Moreover, there is a larger set of \(2^{96}\) weak keys for which \(v_1^{\otimes 16}\) and \(v_2^{\otimes 16}\) are still invariants for the whole cipher. This is due to the fact that Midori-64 alternates round keys, and because \(C^{\mathsf S} v_2 = -v_4\) and \(C^{\mathsf S} v_4 = v_2\). However, neither \(v_2\) nor \(v_4\) corresponds to a nonlinear invariant for \(\mathsf S\). One can think of the invariant obtained here as a ‘remnant’ of the stronger – yet valid for fewer keys – invariant described above. The supplementary material of the extended version [7] contains additional details regarding the preceding claims.    \(\vartriangleright \)

In general, a one-dimensional periodically repeating perfect approximation for a function \(\mathsf {F}\) must be an eigenvector of \([C^\mathsf {F}]^l\) with eigenvalue one for some positive integer l. These eigenvectors are linear combinations of the eigenvectors of \(C^\mathsf {F}\) with eigenvalues of order divisible by l.

4.2 Zero-Correlation Approximations

Zero-correlation linear approximations were introduced by Bogdanov and Rijmen [13]. They correspond to linear approximations \((\mathrm {span}\{\delta _\psi \}, \mathrm {span}\{\delta _\chi \})\) such that \(C^\mathsf {F}_{\chi , \psi } = 0\). That is, \(\delta _\chi \) is orthogonal to \(C^\mathsf {F}\delta _\psi \). This corresponds to the geometric situation sketched in Fig. 1b, motivating the following definition.

_Listed records_.
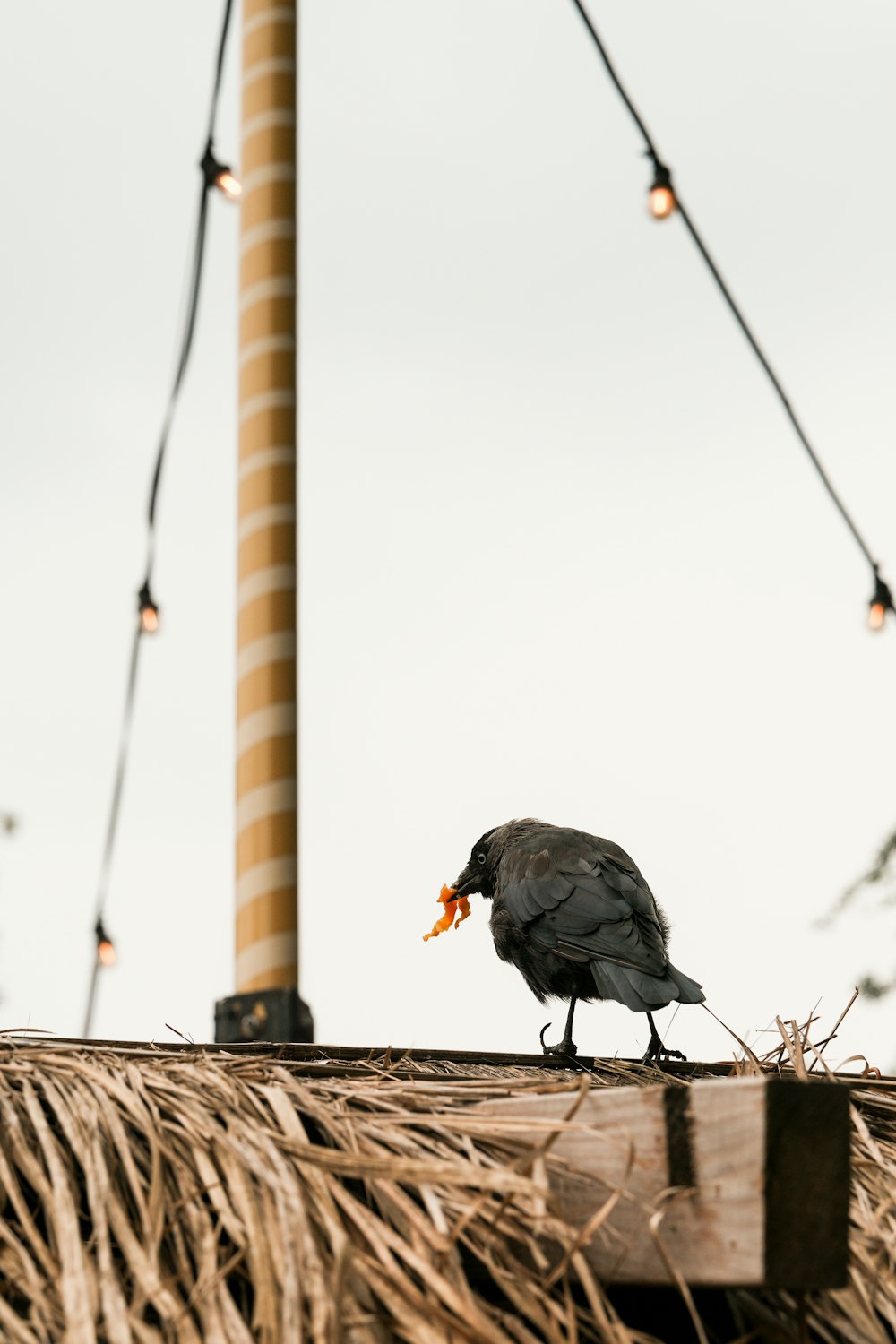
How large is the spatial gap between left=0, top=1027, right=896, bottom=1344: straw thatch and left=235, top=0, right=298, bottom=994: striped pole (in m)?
1.98

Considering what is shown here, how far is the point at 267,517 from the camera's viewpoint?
12.3 feet

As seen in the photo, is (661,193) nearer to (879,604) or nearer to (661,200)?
(661,200)

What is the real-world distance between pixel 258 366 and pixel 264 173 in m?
0.60

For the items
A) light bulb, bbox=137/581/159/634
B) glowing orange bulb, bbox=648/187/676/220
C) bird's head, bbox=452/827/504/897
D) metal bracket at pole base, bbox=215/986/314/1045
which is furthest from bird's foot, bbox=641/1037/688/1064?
glowing orange bulb, bbox=648/187/676/220

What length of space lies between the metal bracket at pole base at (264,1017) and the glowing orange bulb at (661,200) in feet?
10.2

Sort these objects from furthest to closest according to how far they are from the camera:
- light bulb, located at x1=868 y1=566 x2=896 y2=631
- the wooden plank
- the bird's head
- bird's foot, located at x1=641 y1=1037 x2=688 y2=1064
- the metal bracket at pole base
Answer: light bulb, located at x1=868 y1=566 x2=896 y2=631, the bird's head, the metal bracket at pole base, bird's foot, located at x1=641 y1=1037 x2=688 y2=1064, the wooden plank

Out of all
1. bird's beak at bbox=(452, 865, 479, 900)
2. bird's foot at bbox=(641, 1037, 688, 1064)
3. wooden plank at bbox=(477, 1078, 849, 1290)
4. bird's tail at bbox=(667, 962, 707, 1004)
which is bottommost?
wooden plank at bbox=(477, 1078, 849, 1290)

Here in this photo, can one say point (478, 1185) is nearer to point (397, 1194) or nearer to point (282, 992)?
point (397, 1194)

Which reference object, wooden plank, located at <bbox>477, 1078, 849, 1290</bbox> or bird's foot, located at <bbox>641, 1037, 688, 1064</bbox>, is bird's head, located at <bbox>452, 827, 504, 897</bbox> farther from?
wooden plank, located at <bbox>477, 1078, 849, 1290</bbox>

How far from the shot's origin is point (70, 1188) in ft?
4.09

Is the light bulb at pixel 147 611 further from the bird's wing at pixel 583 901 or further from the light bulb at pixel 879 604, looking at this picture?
the light bulb at pixel 879 604

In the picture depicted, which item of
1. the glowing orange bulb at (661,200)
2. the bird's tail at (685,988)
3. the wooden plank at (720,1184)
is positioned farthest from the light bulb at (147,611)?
the wooden plank at (720,1184)

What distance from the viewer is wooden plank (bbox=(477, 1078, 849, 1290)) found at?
1007 millimetres

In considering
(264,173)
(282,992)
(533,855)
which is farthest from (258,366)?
(282,992)
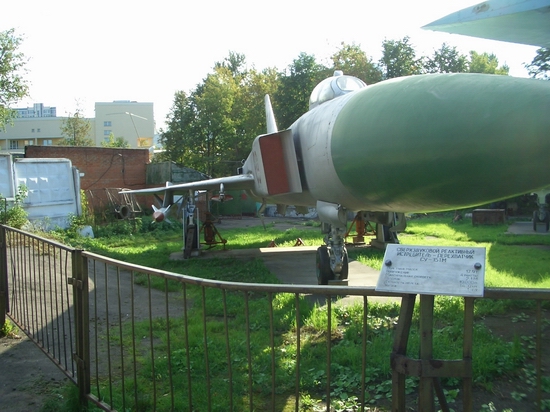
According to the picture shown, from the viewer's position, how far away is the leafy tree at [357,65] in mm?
30156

_What you need to do_. According to the cryptography passage above, who introduced zero-correlation linear approximations?

_Solution to this task_. Bogdanov and Rijmen.